ALBUQUERQUE, N.M. – A 15-year-old boy remained in custody as detectives tried to piece together what led to the shooting of his parents and three of their children who were found dead in a New Mexico home.
The teenager was arrested on murder and other charges in connection with the shootings, which happened Saturday night at the home in a rural area southwest of downtown Albuquerque, said Lt. Sid Covington, a sheriff's spokesman, on Sunday.
Authorities identified the victims late Sunday as Greg Griego, 51, his wife Sara Griego, 40, and three of their children: a 9-year-old boy, Zephania Griego, and daughters Jael Griego, 5, and Angelina Griego, 2. The suspect was identified as Nehemiah Griego.
Authorities said Monday that Nehemiah Griego had never been in trouble with the law.
A records check also indicated the teen had never been involved with the juvenile justice system before being charged over the weekend killings.

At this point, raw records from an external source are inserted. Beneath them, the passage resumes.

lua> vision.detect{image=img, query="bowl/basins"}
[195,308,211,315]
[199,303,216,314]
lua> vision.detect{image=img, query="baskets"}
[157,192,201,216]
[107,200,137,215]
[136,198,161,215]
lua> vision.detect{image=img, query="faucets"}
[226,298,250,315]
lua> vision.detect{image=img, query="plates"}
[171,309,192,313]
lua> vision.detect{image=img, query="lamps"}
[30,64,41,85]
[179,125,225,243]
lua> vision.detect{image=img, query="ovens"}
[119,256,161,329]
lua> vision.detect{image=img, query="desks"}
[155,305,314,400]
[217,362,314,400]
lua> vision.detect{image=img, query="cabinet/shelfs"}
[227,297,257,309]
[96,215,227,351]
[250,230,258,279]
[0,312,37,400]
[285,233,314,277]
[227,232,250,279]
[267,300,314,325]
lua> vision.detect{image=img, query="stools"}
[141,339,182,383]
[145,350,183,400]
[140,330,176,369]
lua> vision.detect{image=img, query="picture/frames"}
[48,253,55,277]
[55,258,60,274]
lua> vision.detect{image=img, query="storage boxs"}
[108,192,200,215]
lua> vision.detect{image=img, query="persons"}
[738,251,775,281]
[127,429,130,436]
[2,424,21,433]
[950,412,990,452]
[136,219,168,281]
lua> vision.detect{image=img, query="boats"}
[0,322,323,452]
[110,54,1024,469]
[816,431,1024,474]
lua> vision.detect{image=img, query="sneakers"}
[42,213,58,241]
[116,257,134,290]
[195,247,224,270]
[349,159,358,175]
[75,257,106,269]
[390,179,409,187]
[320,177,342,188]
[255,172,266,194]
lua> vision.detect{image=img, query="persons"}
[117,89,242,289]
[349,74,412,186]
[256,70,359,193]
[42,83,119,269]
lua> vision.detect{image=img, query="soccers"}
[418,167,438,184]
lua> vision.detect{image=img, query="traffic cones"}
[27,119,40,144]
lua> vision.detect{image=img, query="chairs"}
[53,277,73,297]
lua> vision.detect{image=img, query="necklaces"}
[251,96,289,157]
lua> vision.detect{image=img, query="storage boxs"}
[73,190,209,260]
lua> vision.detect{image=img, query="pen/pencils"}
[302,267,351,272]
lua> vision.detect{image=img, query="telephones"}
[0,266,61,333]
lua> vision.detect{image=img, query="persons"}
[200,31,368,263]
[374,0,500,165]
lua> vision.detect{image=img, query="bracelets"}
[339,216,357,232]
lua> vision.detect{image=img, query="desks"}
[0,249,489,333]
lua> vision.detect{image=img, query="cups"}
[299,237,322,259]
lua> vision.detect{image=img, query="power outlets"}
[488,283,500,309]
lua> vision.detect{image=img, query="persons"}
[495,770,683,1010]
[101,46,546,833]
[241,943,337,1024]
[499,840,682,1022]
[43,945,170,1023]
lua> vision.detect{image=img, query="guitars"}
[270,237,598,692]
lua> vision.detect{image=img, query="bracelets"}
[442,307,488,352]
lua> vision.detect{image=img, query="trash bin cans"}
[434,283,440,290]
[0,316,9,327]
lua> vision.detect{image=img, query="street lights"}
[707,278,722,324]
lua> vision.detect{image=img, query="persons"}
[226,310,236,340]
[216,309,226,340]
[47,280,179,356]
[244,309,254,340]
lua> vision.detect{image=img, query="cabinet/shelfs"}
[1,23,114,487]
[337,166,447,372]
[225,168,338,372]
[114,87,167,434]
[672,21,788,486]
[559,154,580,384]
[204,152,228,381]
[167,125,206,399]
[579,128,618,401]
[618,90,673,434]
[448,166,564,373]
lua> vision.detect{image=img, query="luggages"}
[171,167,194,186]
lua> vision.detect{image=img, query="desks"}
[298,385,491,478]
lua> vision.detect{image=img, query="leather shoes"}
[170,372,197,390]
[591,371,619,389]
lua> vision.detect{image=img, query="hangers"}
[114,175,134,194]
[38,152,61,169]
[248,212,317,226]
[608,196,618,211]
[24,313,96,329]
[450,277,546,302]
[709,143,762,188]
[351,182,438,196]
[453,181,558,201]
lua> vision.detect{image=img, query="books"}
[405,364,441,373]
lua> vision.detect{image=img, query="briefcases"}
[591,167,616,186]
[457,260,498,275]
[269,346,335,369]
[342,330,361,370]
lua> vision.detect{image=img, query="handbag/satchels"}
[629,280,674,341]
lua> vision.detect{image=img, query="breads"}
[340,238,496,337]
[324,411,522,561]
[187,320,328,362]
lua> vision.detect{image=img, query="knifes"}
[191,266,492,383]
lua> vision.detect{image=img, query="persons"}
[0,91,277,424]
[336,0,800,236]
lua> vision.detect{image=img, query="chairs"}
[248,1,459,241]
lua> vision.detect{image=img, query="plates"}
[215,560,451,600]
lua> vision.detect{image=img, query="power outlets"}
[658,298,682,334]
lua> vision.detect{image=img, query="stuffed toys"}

Investigators say there was no history of any emergency calls to the home in the recent past.
Word of the shootings traveled quickly through the law enforcement community, and officials began offering their condolences for Greg Griego, a spiritual leader known for his work with firefighters and the 13 years he spent as a volunteer chaplain at the county jail.
"Chaplin Griego was a dedicated professional that passionately served his fellow man and the firefighters of this community," Fire Chief James Breen said in a statement. "His calming spirit and gentle nature will be greatly missed."
The killings come just three days after President Barack Obama presented a sweeping gun-control package that marks the most comprehensive effort to tighten gun laws in the U.S. in nearly two decades. Obama's package was triggered by last month's school shooting in Connecticut, where a gunman with a legally purchased high-powered rifle left 20 young children and six adults dead.
Jail Chief Ramon Rustin said Griego was instrumental in the creation of the Metropolitan Detention Center's chaplain program and worked to get inmates integrated back into the community.
Griego also was a former member of the pastoral staff at Calvary, a Christian church in Albuquerque. As part of his work there, he oversaw the Straight Street program for jail inmates.
Authorities said each victim suffered more than one gunshot wound, and several guns were found at the home, one of which was a semi-automatic military-style rifle. Investigators were trying to determine who owned the guns.
"Right now we're to the meticulous points of processing the scene and collecting physical evidence, and this is a vast scene with a lot of physical evidence," Covington said.
Authorities declined to release details of any conversation that the 15-year-old had with investigators, but they said he was the Griegos' son. The sheriff's office said he is charged with two counts of murder and three counts of child abuse resulting in death.
The sheriff's office said it wouldn't release any further information about the case until Sheriff Dan Houston holds a news conference Tuesday morning.
On Sunday, a police roadblock cut off public access to the narrow dirt road that leads to the home, which is surrounded by trees and an agricultural field on one side.
Neighbors said they saw the first police cars and ambulances arrive at the home Saturday night. The road was blocked and word of the shootings began to make its way through the neighborhood.
Peter Gomez, a 54-year-old carpenter who lives about 200 yards from the home, said he had seen the family -- a husband and wife and their four children -- pass by many times but didn't know them personally.
"It's a horrible thing," Gomez said. "You see all this stuff that happens all over the country, the shootings in the schools and theaters, and then it happens right here. It's sad."